For all intents and purposes, the New York Mets’ postseason begins Tuesday night when closer Clay Holmes toes the Citi Field rubber to begin his 152nd inning of the 2025 season, further shattering his previous career high of 70 innings.
Pete Alonso’s walk-off home run on Sunday, combined with Monday night’s results, left the Mets with a 1½-game lead over the Arizona Diamondbacks and two-game leads on the San Francisco Giants and Cincinnati Reds for the final National League wild-card spot. The club begins a stretch of 12 games in 13 days that will run to its Sept. 28 regular-season finale against the Miami Marlins.
The upcoming slate will compress decision-making for manager and front office alike. With Holmes entering work well beyond his previous major-league usage, the Mets will lean on a bullpen that has logged heavy minutes across recent months. How that workload is managed over the next two weeks could shape whether the team’s September surge carries into October.
New York reached this precarious position after an uneven four months that left expectations uncertain. The team has moved into contention late in the season but still faces a crowded race for the NL’s final postseason berth. The wild-card standings remain fluid, and several permutations could determine who punches a ticket.
Mets officials and coaches have not ruled out clinching a spot before the finale, but the sequence of games ahead will determine whether the club needs late-inning heroics again or can rely on more conventional wins. The club’s offense and bullpen performance during the 12-game stretch, along with results around the league, will decide the outcome.

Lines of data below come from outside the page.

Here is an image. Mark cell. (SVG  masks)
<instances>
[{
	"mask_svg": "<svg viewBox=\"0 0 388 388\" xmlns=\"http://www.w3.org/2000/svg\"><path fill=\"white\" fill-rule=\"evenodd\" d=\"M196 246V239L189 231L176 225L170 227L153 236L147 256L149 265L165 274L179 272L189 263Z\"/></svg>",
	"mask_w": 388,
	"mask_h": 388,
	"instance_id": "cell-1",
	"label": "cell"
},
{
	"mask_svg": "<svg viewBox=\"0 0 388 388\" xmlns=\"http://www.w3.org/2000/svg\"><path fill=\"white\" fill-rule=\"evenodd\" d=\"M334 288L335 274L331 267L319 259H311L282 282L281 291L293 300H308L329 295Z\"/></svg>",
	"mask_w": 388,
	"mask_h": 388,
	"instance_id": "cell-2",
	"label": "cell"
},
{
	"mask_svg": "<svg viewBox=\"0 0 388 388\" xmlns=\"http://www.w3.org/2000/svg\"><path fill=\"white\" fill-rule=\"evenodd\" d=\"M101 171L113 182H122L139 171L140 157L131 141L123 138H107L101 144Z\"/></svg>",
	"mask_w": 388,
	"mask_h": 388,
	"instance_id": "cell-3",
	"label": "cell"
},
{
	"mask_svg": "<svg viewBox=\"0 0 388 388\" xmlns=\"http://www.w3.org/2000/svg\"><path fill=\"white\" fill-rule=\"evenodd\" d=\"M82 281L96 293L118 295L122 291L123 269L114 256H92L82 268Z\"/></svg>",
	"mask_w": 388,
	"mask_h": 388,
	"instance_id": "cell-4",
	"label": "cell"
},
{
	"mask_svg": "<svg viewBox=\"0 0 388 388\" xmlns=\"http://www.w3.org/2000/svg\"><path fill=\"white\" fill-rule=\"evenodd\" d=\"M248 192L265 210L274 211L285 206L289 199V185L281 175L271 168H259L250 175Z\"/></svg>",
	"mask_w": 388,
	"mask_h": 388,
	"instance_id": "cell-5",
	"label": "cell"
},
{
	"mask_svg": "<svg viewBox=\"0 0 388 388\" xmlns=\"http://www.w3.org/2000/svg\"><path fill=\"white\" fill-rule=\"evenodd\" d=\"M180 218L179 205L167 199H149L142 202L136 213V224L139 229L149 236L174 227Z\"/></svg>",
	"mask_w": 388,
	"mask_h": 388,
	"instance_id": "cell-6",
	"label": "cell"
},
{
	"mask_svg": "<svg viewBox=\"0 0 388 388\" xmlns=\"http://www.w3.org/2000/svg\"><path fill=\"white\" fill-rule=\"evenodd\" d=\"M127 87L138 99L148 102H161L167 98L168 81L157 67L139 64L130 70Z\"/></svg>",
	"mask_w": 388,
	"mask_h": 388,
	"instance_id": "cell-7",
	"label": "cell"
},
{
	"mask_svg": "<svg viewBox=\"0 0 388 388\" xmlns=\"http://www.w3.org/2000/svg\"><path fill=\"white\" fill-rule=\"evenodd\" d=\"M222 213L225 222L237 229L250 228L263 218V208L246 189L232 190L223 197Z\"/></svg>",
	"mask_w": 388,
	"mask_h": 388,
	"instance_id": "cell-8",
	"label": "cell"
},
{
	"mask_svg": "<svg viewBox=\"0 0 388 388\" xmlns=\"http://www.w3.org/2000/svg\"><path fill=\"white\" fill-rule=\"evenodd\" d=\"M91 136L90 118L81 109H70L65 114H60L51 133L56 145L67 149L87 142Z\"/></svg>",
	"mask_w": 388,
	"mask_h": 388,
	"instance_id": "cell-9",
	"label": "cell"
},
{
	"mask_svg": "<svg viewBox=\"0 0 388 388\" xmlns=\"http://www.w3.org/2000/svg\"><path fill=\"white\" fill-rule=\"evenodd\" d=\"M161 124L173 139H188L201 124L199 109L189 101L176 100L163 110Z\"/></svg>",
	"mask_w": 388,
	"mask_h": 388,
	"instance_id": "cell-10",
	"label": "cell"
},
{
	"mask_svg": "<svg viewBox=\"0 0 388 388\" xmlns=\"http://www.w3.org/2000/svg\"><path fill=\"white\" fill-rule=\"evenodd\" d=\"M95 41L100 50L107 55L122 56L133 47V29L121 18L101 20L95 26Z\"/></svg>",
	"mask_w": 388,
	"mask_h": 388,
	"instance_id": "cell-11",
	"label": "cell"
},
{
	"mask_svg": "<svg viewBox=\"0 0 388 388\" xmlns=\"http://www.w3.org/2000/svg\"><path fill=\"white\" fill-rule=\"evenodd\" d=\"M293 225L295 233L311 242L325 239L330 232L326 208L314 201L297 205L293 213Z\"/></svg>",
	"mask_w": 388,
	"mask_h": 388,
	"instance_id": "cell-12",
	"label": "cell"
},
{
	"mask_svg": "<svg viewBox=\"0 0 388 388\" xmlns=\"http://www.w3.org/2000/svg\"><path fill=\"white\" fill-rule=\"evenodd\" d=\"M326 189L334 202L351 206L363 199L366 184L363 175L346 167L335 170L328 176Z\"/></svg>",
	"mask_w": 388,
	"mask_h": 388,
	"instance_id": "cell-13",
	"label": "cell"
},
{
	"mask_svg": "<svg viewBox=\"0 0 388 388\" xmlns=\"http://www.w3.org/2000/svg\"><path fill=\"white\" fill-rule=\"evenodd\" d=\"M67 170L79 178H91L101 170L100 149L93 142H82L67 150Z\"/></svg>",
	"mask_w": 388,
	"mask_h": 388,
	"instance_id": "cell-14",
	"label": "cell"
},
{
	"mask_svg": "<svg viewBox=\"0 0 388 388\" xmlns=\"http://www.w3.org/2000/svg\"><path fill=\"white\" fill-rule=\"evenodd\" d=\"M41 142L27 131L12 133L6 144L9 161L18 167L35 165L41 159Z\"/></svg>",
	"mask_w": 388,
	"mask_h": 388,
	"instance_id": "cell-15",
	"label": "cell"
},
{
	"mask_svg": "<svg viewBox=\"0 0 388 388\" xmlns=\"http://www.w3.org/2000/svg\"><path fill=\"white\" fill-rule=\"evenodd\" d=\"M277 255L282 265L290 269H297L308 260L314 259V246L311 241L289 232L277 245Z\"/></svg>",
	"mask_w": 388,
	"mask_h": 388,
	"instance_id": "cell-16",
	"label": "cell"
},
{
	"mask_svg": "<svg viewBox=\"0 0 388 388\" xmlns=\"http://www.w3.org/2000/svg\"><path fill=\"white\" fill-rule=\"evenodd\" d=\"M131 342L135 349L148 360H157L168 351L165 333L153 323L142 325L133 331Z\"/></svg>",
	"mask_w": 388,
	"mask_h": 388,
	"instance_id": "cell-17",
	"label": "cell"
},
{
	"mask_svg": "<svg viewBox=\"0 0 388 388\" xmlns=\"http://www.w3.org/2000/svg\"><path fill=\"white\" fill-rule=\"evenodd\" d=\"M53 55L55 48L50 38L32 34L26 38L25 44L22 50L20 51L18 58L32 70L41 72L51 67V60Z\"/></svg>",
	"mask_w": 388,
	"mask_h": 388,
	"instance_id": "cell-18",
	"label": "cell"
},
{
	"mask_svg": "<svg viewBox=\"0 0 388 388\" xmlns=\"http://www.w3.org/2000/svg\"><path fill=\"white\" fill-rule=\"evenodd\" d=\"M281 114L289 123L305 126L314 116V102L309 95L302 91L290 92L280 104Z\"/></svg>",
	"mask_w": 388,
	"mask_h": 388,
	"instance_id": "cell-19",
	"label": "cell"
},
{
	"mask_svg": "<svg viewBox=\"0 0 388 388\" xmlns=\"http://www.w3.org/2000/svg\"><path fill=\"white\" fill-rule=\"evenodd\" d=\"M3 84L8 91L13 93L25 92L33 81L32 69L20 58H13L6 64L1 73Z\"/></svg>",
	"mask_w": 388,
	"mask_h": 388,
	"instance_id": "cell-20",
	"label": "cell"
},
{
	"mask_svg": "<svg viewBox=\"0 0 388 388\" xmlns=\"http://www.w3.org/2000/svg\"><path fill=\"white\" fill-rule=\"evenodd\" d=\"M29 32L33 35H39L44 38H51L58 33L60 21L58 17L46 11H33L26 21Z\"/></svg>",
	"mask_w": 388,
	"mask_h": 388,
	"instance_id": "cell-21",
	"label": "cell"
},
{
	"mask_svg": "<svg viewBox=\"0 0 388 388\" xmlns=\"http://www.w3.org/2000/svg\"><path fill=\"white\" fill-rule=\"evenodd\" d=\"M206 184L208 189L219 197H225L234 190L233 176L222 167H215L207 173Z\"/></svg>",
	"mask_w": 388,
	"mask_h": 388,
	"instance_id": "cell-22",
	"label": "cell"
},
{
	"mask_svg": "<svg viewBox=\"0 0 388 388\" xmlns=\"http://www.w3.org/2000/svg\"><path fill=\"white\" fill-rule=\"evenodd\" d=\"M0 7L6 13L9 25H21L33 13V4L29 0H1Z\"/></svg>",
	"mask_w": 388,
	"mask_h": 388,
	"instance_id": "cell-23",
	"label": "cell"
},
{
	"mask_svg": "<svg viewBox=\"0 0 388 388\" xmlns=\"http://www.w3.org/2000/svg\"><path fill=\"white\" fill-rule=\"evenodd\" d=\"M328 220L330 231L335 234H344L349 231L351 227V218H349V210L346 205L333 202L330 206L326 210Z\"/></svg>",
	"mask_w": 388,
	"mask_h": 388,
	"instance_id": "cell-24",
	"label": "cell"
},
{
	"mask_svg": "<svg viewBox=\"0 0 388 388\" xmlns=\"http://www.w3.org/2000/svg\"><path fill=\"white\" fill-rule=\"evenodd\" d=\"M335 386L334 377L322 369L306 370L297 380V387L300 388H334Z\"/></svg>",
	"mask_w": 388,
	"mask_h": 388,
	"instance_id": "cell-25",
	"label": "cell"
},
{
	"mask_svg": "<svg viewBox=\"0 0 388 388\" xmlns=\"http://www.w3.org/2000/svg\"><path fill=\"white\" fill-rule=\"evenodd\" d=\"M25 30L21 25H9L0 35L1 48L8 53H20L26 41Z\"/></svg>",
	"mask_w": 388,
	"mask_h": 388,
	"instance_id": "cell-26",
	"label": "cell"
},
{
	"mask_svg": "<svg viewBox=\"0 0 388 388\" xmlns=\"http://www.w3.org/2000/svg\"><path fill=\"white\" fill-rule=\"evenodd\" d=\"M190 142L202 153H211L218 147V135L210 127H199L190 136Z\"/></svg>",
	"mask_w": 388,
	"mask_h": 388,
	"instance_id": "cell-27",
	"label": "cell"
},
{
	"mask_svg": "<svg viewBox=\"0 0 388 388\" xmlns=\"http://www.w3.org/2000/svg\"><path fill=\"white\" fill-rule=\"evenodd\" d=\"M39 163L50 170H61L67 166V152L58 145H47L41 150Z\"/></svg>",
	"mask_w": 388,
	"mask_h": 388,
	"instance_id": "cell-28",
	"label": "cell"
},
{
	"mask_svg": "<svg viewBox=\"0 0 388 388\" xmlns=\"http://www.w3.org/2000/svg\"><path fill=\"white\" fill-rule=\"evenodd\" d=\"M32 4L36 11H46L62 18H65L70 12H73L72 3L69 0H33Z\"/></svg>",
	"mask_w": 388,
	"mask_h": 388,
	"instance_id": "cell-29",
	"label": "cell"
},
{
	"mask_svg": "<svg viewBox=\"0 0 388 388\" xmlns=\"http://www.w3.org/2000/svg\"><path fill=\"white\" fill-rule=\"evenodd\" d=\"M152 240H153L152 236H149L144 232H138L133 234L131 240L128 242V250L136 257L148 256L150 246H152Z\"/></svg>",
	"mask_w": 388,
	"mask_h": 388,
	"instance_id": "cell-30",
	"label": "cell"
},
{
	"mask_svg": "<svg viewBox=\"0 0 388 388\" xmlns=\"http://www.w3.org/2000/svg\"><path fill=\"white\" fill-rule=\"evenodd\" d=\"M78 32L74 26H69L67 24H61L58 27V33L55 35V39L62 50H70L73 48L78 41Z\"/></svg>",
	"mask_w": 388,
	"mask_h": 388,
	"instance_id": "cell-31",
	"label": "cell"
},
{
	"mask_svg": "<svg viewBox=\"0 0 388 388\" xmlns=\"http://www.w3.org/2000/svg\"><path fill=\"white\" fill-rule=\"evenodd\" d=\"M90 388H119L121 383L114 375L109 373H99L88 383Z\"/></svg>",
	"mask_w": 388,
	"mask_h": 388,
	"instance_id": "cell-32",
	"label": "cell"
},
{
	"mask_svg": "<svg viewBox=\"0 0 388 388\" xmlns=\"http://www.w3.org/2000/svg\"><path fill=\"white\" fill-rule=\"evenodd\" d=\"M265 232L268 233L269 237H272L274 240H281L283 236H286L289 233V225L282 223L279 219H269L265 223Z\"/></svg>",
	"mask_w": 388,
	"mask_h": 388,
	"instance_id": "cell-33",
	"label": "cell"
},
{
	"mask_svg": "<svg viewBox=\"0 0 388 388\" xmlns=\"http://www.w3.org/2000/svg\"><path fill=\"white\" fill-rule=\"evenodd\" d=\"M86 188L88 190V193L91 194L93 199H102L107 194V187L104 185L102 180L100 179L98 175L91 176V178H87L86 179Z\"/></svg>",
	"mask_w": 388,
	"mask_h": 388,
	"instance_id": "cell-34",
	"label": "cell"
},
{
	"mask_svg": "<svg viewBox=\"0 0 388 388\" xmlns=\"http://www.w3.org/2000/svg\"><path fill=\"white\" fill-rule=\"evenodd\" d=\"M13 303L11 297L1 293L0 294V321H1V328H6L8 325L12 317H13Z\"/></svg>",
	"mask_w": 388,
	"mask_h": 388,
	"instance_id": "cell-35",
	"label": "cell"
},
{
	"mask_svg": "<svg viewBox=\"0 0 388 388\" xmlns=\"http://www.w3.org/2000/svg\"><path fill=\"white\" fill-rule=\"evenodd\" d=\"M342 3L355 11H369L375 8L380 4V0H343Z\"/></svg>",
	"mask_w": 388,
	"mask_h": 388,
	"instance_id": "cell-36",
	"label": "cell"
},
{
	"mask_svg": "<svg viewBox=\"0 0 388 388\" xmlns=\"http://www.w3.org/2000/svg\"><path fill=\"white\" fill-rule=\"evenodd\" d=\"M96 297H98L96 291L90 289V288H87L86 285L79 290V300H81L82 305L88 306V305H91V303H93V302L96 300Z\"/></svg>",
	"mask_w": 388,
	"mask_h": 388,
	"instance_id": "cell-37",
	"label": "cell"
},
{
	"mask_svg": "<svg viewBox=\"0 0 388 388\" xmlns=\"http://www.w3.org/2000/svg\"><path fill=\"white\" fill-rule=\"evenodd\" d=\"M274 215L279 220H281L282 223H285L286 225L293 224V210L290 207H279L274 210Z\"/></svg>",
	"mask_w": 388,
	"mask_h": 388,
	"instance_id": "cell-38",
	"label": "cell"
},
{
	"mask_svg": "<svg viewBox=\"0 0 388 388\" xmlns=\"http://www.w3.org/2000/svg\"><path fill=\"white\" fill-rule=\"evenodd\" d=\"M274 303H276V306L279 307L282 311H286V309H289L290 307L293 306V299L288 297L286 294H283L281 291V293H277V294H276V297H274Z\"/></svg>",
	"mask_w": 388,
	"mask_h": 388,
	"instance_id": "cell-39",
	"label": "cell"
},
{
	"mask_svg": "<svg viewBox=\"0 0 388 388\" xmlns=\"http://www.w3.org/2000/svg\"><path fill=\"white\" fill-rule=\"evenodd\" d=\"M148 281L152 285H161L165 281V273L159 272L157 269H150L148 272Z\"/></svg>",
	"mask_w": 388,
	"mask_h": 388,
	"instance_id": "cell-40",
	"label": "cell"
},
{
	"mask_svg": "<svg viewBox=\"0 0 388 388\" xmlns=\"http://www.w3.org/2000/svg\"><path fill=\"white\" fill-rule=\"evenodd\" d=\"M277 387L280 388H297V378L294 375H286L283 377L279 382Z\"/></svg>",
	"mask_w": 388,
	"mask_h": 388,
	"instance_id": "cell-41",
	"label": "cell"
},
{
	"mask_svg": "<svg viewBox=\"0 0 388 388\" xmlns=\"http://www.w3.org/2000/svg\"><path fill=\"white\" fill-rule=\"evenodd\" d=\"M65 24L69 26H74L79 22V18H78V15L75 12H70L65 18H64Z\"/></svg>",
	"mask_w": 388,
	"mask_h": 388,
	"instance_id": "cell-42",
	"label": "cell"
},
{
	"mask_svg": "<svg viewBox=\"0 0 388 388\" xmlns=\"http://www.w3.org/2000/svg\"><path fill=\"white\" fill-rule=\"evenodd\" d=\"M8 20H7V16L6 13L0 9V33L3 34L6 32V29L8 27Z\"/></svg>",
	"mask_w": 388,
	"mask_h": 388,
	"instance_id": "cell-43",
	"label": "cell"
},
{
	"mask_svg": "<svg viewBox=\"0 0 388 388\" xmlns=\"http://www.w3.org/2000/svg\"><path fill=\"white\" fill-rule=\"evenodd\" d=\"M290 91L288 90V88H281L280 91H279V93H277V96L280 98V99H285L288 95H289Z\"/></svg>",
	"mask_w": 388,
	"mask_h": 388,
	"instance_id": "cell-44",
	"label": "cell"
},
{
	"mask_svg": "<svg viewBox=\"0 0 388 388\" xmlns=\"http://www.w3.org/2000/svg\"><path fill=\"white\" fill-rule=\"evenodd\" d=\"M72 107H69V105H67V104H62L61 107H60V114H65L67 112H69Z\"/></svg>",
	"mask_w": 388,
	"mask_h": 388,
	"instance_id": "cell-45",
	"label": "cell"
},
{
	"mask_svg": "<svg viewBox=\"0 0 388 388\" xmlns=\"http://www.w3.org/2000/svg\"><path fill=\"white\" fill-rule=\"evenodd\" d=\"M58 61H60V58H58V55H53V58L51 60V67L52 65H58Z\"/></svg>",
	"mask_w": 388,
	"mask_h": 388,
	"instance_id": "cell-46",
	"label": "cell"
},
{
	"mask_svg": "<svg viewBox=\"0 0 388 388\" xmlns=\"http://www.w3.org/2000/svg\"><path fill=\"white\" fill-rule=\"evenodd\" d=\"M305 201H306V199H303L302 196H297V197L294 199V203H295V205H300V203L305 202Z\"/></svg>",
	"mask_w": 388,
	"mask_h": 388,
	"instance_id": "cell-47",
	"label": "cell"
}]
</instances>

Tuesday’s game will be watched closely both for immediate scoreboard implications and for Holmes’ availability in short- and long-term scenarios. His season-to-date workload, now more than double his prior career high, has become a focal point as New York navigates the final, decisive days of the regular season.
If the Mets maintain their current lead, they will still have to guard against the rapid swings that typify late-season baseball. If they falter, the crowded wild-card chase leaves room for rivals to overtake them in short order. Either outcome will be decided over the next two weeks, in what has become a compressed, high-stakes sprint to the finish.